Baker, Nicholson. Substitute: Going to School with a Thousand Kids. New York: Blue Rider Press, 2016.
Baker is one of my favorite authors, and when I saw a short review of his latest book in the New Yorker I went out and bought it right away at my local Barnes & Noble (only because there are no independent bookstores nearby). His nonfiction always makes me think, and as an educator I am looking forward to what he has to say about his brief teaching experiences.

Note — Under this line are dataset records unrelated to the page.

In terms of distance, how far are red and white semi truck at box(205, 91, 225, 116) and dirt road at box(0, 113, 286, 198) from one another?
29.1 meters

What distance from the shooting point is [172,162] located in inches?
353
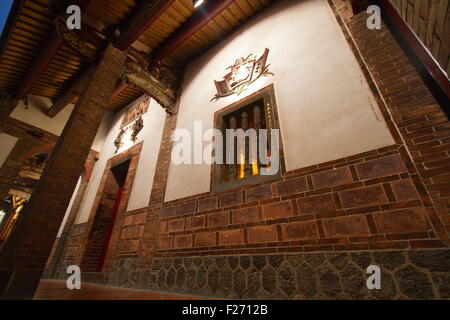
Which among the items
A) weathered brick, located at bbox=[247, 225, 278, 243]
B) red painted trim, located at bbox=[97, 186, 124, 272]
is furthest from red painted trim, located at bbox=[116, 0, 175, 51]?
weathered brick, located at bbox=[247, 225, 278, 243]

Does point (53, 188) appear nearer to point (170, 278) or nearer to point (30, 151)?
point (170, 278)

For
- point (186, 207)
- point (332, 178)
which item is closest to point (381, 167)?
point (332, 178)

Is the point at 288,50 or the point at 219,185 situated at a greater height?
the point at 288,50

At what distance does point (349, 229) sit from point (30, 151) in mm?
8758

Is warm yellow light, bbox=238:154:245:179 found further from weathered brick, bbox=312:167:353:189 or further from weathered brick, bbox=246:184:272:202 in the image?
weathered brick, bbox=312:167:353:189

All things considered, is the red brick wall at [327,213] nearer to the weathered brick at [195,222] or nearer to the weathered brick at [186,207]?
the weathered brick at [195,222]

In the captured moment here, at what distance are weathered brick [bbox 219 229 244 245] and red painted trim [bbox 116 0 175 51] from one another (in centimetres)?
432

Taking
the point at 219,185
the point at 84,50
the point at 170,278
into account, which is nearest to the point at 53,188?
the point at 170,278

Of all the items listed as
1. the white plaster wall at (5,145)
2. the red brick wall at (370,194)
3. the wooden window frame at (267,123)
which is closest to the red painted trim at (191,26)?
the wooden window frame at (267,123)

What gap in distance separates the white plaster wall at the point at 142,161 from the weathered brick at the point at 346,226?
12.2 ft

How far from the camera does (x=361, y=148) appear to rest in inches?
90.0

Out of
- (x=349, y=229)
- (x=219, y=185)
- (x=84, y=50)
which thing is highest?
(x=84, y=50)

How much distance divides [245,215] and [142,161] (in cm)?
365

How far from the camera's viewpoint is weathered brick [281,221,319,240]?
7.39 ft
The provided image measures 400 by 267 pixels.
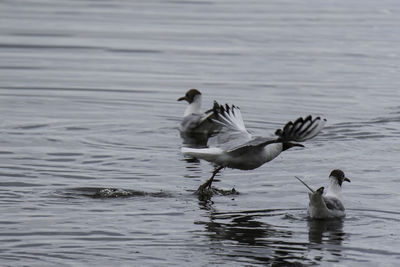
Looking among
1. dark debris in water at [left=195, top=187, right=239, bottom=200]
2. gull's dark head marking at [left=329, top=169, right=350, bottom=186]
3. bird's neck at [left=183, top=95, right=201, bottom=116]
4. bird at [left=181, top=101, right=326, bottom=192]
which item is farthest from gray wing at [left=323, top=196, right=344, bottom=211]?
bird's neck at [left=183, top=95, right=201, bottom=116]

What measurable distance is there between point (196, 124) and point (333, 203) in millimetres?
6117

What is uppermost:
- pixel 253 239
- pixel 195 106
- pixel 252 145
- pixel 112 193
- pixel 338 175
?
pixel 195 106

I was recently re-reading Douglas Reimer’s book Surplus at the Border on Canadian Mennonite writing, and in the last chapter where he briefly discusses a few lesser-known writers he mentions that Lois Braun’s short stories have some queer themes. I’ve never read any of Braun’s work before, but Reimer’s description of it was intriguing enough that I decided to buy her four short story collections, and they have all arrived over the past few days. I ordered them from amazon.com’s network of independent booksellers.
Braun, Lois. The Montreal Cats. Winnipeg: Turnstone Press, 1995.
—. The Penance Drummer and Other Stories. Winnipeg: Turnstone Press, 2007.
—. The Pumpkin-Eaters. Winnipeg: Turnstone Press, 1990.
—. A Stone Watermelon. Winnipeg: Turnstone Press, 1986.